CEO Carly Fiorina said that with the merger approved, “it’s now time to execute.” HP proceeded after Walter Hewlett’s lawsuit was dismissed, and the former board member (HP dropped him when he filed suit) said he wouldn’t appeal the ruling. A Delaware judge heard three full days of testimony from Fiorina, HP CFO Bob Wayman and several managers of shareholder Deustche Asset Management, but the judge concluded in a 44-page finding that HP didn’t violate any laws while winning a 2.9 percent margin of victory. HP’s statements about the merger’s potential were not out of line with reality, according to the judge. Preliminary reports from HP merger planners casting doubt on the proposed numbers are not required by law to be aired for shareholders. Only the ethics of some managers at Deustche — which changed its share votes at the last minute to provide more than a third of the 45-million vote margin — were called “troubling “ by judge William Chandler.

A well-publicized voicemail between Fiorina and Wayman, where the CEO said HP might have to “do something extraordinary” about Deustche’s impending no vote, didn’t provide enough of a smoking gun for the judge. “I do not believe that Fiorina’s voicemail evidences an intent to employ improper means to persuade Deustche Bank to vote in favor of the merger,” Chandler wrote in his opinion. “She meant that HP management needed to take the steps necessary to gain an audience at Deustche Bank for HP’s presentation in favor of the merger.” Chandler said it was improper for the Deustche asset managers to be in a conference call with HP that was arranged by the bank’s line of credit managers. But the judge said he didn’t hear any evidence that proved Deustche was on the last minute call “in response to a threat from HP management to withhold future business [from Deustche].” The judge also noted that eliminating the Deustche shares still wouldn’t swing the shareholder vote outcome.

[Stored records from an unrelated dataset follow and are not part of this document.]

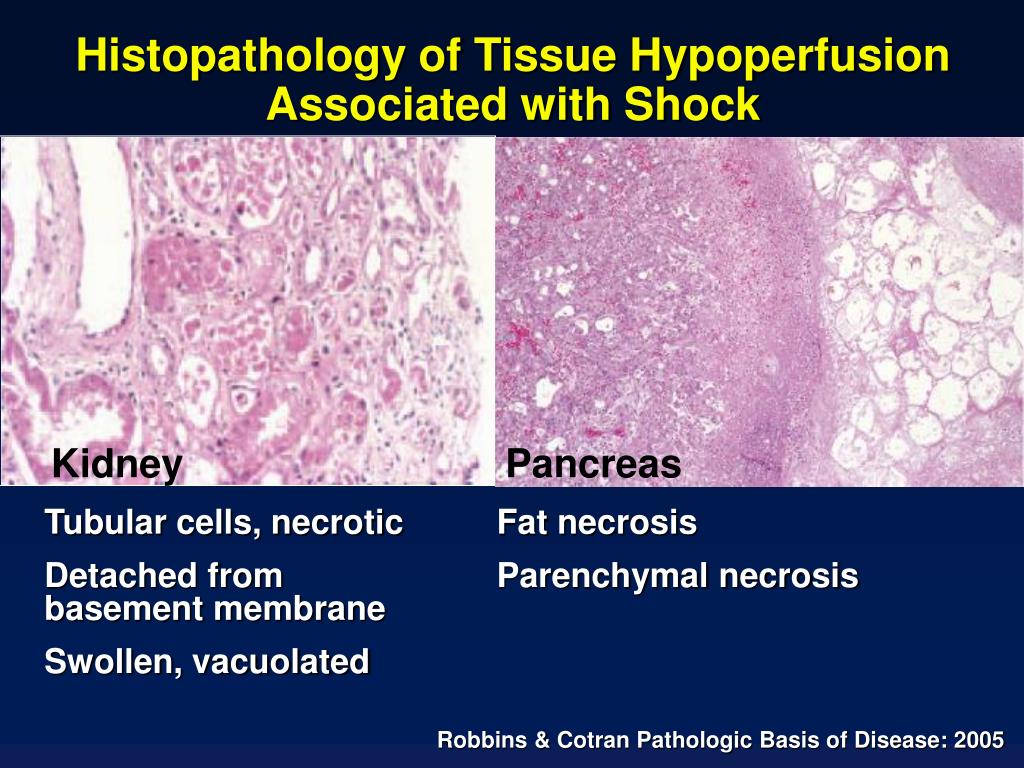 Histopathology of Tissue Hypoperfusion Associated with Shock

Kidney

Tubular cells, necrotic

Detached from basement membrane

Swollen, vacuolated

Pancreas

Fat necrosis

Parenchymal necrosis

Robbins & Cotran Pathologic Basis of Disease: 2005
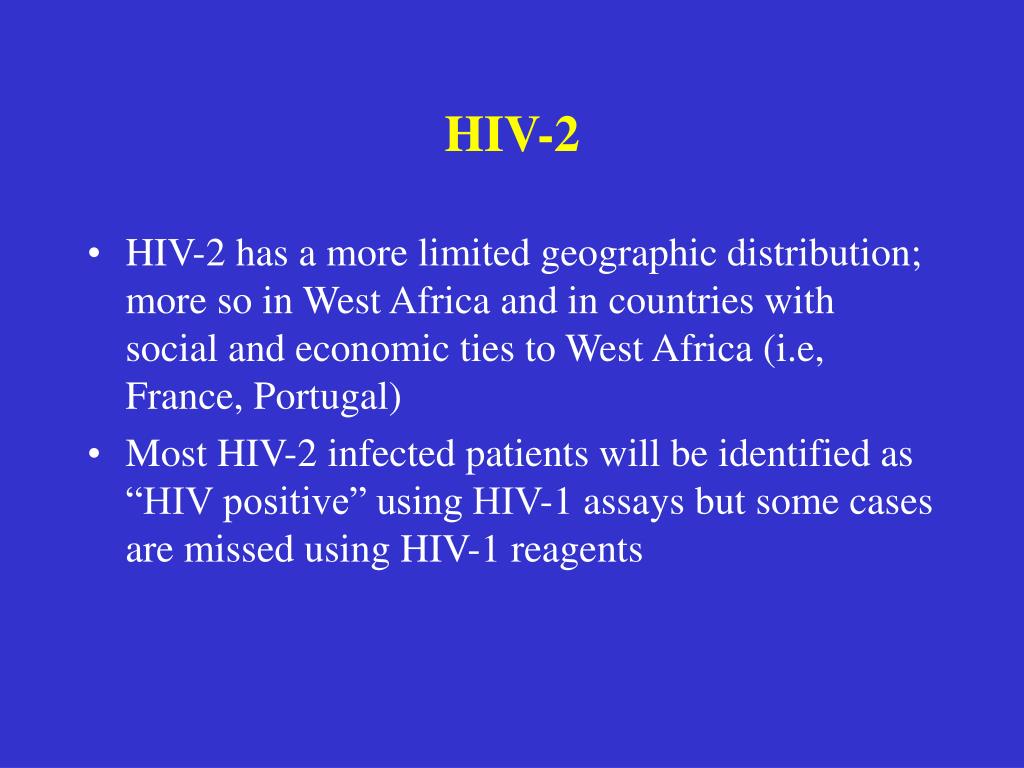 HIV-2

• HIV-2 has a more limited geographic distribution; more so in West Africa and in countries with social and economic ties to West Africa (i.e, France, Portugal)
• Most HIV-2 infected patients will be identified as “HIV positive” using HIV-1 assays but some cases are missed using HIV-1 reagents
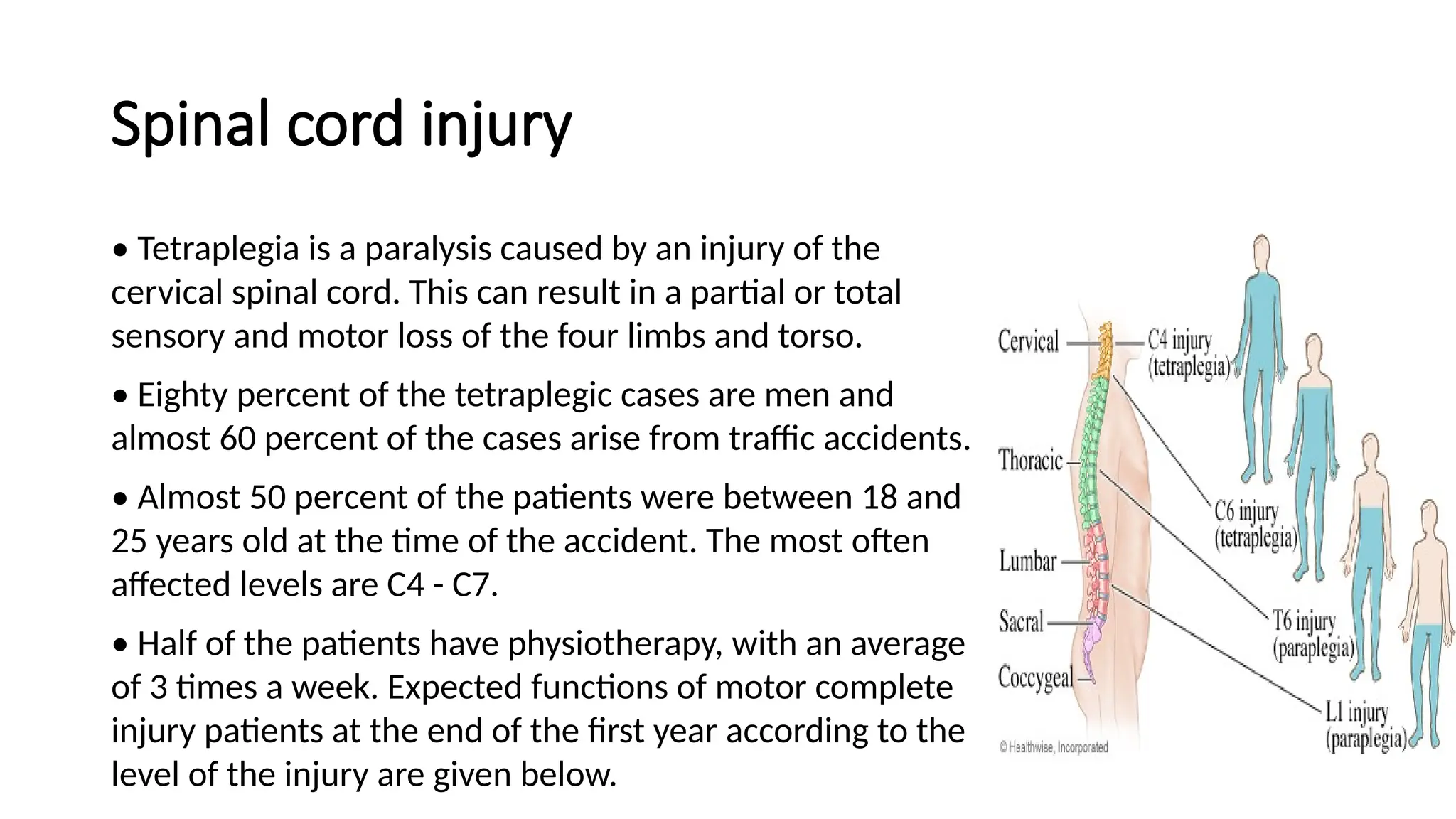 Spinal cord injury

• Tetraplegia is a paralysis caused by an injury of the cervical spinal cord. This can result in a partial or total sensory and motor loss of the four limbs and torso.

• Eighty percent of the tetraplegic cases are men and almost 60 percent of the cases arise from traffic accidents.

• Almost 50 percent of the patients were between 18 and 25 years old at the time of the accident. The most often affected levels are C4 - C7.

• Half of the patients have physiotherapy, with an average of 3 times a week. Expected functions of motor complete injury patients at the end of the first year according to the level of the injury are given below.

Cervical
Thoracic
Lumbar
Sacral
Coccygeal
C4 injury (tetraplegia)
C6 injury (tetraplegia)
T6 injury (paraplegia)
L1 injury (paraplegia)
© Healthwise, Incorporated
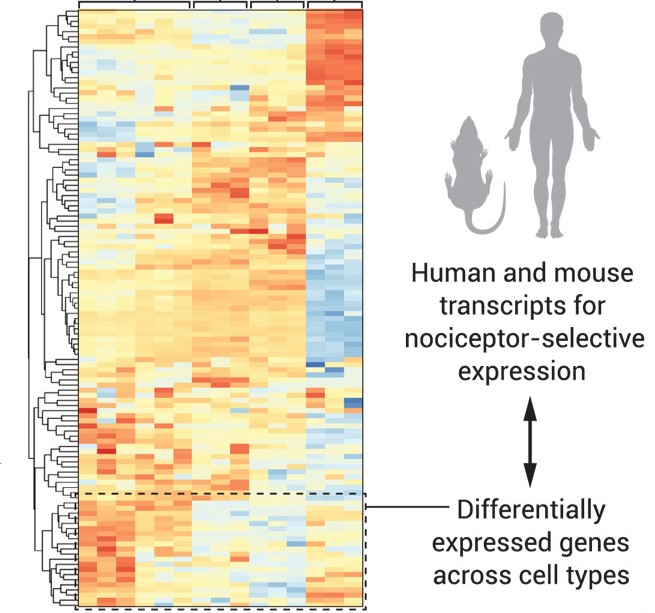 Human and mouse transcripts for nociceptor-selective expression

Differentially expressed genes across cell types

HP’s May 7 announcement of its product plans did not mention the HP 3000, but the division’s manager was among those named to new jobs in that memo from Stallard. In the unconfirmed memo, 3000 division chief Winston Prather will now head HP’s High Performance Technical Computing Division; it’s not yet clear if he’ll keep his CSY duties at the same time. Meanwhile, the memo identified Barbara Bacile as the head of the division where the MPE labs will live on, at least for a few more years. The memo said that TCSD division is the former “HP Customer & Supportability Technology Operation, and they will manage total customer experience (TCE), quality, business escalations and diagnostic tools for HP-UX software and hardware. To ensure long-term success of HP e3000 customer satisfaction, the MPE i/X lab will also join TCSD.” Another proprietary operating environment didn’t get its walking papers in the new HP plan, however; Compaq’s OpenVMS customers using the proprietary operating system developed by DEC will see HP “deliver on the previously announced Compaq OpenVMS roadmap, including the port to Itanium.” The VMS community wants a much stronger promise of its future than what HP has offered.

Compaq’s NonStop fault-tolerant systems survived the cut, one of many Business Critical Systems products to be marketed by Mark Hudson, who has led HP 9000 marketing for years and now gets to market products from Prather’s new division, as well as deliver a “consistent and compelling message” on HP servers. HP’s NetServer brands will be soon gone; Compaq PCs will be sold under the ProLiant brand to businesses, while the Pavillion PCs are now a consumer-only product. Compaq’s printer business will be merged into HP’s, but HP’s Jornada handheld systems next year will be just as discontinued as the HP 3000 — that’s to say no longer sold, but still working fine.